The force–extension curves obtained here also show minor deviations from the inextensible chain models commonly used for polymer materials. At low forces, this is due to the rearrangement and rupture of H-bonds in the amorphous domains. At high force, the crystal morphology can change owing to large shear stresses as well as transverse compression, where the latter causes buckling and collapse of the sheet into a smaller, more compact formation.

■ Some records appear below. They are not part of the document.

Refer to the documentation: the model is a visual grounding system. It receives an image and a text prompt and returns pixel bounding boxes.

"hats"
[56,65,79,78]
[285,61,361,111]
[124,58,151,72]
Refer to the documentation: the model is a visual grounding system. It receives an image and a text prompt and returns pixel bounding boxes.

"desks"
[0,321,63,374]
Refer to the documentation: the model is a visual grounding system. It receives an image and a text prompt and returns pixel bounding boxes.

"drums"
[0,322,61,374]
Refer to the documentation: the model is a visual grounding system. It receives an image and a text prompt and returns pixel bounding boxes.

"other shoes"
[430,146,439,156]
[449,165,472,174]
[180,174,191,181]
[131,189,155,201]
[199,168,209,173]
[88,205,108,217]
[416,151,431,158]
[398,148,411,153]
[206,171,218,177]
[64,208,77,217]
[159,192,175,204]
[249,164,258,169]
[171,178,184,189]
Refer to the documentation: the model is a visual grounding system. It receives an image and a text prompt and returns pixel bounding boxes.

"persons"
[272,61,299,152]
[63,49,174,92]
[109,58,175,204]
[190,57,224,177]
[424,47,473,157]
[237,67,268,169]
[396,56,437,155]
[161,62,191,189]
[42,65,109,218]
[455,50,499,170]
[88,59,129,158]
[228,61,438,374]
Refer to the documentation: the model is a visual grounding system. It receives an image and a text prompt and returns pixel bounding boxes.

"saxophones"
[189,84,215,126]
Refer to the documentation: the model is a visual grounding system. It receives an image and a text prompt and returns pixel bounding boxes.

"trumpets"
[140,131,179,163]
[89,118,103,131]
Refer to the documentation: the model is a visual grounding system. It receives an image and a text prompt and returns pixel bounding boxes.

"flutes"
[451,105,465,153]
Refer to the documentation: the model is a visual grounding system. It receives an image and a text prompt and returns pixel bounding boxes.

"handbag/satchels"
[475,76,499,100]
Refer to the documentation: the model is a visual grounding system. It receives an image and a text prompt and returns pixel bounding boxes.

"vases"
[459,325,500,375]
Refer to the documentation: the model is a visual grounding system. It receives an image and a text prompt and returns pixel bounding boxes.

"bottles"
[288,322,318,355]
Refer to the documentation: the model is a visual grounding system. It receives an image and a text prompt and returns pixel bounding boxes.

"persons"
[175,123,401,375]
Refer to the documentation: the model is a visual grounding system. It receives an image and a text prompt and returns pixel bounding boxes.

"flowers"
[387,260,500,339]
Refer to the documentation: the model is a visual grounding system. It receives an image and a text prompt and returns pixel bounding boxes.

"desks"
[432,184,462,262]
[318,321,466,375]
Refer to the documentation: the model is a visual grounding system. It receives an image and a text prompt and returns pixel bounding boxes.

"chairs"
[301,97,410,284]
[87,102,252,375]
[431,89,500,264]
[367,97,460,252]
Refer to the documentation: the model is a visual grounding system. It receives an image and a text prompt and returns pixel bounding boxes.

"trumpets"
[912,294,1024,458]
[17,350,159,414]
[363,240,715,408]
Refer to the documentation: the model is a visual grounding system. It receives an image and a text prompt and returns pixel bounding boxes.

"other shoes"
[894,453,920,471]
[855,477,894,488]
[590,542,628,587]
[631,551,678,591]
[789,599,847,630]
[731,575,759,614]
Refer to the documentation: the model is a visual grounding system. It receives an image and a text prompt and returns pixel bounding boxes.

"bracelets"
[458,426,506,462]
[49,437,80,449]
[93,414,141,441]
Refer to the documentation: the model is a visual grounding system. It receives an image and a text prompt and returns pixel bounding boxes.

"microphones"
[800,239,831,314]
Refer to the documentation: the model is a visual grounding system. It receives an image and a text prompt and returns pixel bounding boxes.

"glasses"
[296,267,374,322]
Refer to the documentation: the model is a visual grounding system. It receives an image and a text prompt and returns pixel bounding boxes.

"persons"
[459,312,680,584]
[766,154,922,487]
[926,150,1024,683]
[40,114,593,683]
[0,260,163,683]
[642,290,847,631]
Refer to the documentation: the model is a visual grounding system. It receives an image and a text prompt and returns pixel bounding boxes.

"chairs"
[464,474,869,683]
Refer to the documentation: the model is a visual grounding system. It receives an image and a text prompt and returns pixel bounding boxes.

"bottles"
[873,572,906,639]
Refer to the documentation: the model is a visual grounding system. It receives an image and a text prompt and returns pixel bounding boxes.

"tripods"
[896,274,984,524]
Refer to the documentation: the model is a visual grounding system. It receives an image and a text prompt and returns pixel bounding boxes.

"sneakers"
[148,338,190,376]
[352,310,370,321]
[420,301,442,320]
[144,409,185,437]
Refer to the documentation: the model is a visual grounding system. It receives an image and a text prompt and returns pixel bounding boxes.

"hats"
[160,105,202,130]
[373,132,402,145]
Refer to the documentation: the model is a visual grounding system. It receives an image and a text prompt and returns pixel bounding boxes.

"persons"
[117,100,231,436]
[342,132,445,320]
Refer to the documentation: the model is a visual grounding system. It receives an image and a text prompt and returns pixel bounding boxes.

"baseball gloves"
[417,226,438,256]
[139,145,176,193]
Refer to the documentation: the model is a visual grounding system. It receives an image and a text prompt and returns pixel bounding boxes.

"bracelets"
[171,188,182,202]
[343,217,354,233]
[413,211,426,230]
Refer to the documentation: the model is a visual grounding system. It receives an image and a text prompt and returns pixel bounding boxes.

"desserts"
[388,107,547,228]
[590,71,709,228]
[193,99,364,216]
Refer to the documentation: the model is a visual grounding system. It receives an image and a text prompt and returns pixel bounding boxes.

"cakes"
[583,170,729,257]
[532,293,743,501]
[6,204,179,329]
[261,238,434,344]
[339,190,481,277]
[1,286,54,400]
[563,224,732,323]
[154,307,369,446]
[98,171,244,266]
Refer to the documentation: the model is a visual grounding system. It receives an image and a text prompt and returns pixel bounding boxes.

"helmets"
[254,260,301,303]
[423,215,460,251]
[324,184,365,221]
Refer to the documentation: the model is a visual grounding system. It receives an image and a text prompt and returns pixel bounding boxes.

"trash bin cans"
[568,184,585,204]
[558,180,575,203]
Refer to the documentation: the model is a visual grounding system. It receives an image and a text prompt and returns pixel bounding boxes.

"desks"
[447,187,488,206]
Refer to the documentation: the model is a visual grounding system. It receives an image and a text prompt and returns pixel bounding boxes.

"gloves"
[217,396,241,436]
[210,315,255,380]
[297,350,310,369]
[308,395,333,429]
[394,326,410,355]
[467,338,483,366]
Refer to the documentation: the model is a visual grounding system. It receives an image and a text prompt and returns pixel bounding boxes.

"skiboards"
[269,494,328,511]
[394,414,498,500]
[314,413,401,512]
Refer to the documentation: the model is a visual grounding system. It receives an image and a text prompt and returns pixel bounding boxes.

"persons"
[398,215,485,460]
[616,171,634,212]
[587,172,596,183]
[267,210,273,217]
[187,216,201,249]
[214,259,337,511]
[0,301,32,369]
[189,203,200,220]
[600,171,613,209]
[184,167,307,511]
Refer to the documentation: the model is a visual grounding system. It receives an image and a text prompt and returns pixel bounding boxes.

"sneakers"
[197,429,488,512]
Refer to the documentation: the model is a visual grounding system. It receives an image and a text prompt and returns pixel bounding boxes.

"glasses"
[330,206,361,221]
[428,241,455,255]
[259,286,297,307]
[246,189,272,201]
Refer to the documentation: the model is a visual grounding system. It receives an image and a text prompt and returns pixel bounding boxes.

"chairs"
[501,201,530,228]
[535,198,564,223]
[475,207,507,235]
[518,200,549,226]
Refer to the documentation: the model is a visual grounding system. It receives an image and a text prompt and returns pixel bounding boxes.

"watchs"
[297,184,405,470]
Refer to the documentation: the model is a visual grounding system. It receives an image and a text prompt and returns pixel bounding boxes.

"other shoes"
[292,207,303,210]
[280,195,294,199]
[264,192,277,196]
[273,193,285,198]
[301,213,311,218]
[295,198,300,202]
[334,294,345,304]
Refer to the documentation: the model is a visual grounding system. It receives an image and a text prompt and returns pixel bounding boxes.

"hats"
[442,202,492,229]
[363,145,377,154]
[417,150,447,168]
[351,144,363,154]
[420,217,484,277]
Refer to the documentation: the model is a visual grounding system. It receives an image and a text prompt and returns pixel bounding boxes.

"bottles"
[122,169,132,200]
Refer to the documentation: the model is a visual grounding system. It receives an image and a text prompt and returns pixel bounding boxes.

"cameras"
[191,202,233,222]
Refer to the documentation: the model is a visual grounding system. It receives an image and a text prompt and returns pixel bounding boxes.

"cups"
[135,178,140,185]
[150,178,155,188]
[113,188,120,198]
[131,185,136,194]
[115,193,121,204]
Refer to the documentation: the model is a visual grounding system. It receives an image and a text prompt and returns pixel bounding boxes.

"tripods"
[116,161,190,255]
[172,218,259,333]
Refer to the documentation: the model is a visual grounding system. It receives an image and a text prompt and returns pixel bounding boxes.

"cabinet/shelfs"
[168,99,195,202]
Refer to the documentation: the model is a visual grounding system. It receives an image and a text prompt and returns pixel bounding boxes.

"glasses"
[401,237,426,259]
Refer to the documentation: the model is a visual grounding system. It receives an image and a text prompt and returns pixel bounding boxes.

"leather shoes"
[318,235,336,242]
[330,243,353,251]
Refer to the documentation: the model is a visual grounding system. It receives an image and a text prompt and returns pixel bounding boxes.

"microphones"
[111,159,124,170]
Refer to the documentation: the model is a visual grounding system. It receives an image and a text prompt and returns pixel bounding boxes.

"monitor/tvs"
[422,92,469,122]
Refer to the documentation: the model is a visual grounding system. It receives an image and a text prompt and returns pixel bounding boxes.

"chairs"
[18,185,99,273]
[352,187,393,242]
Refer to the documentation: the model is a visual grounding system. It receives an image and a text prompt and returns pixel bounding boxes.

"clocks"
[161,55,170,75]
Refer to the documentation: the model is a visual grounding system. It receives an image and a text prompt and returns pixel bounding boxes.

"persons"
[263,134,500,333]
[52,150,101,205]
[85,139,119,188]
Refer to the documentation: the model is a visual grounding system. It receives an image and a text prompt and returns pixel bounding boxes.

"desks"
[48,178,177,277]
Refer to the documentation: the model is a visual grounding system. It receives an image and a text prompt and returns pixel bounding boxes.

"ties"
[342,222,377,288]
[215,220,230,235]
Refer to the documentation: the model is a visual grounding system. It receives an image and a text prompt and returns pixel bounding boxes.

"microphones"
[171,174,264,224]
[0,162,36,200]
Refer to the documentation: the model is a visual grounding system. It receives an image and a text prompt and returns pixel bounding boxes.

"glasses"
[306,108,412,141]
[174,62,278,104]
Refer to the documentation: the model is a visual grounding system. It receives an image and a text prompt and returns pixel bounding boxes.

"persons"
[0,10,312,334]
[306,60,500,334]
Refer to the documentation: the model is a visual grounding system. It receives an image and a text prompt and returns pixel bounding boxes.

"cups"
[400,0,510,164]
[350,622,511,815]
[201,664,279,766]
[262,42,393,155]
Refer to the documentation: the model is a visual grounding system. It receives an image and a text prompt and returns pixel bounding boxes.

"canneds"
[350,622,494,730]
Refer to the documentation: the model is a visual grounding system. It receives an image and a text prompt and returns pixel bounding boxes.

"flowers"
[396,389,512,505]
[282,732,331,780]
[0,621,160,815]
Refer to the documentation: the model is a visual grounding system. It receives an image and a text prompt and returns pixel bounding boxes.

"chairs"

Some of the structural transformations and failure mechanisms can be observed from the trajectories obtained from stretching simulations of the spider silk assemblies. Figure 6a,b(i–v) shows snapshots of deformation from MaSp1 and MaSp2 stretching simulations. As evident from the snapshots and the analysis presented in figure 7a,b, amorphous domains stretch significantly with applied force, and a transition from turn to beta-sheet structures can be observed for both MaSp1 and MaSp2 (the regime just before the point is marked by a red arrow in figure 7). The per cent change seems to be larger for MaSp2, since in their unstretched configuration proline residues act as beta-sheet breakers. A key observation is that failure of the system happens by sliding of strands with respect to each other, which can occur only upon breaking of the hydrogen bonds in the crystalline domain. In our simulations, failure occurs at the interface region with solvent at the boundary of the crystal, leaving part of the crystal intact even after failure.

Figure 6.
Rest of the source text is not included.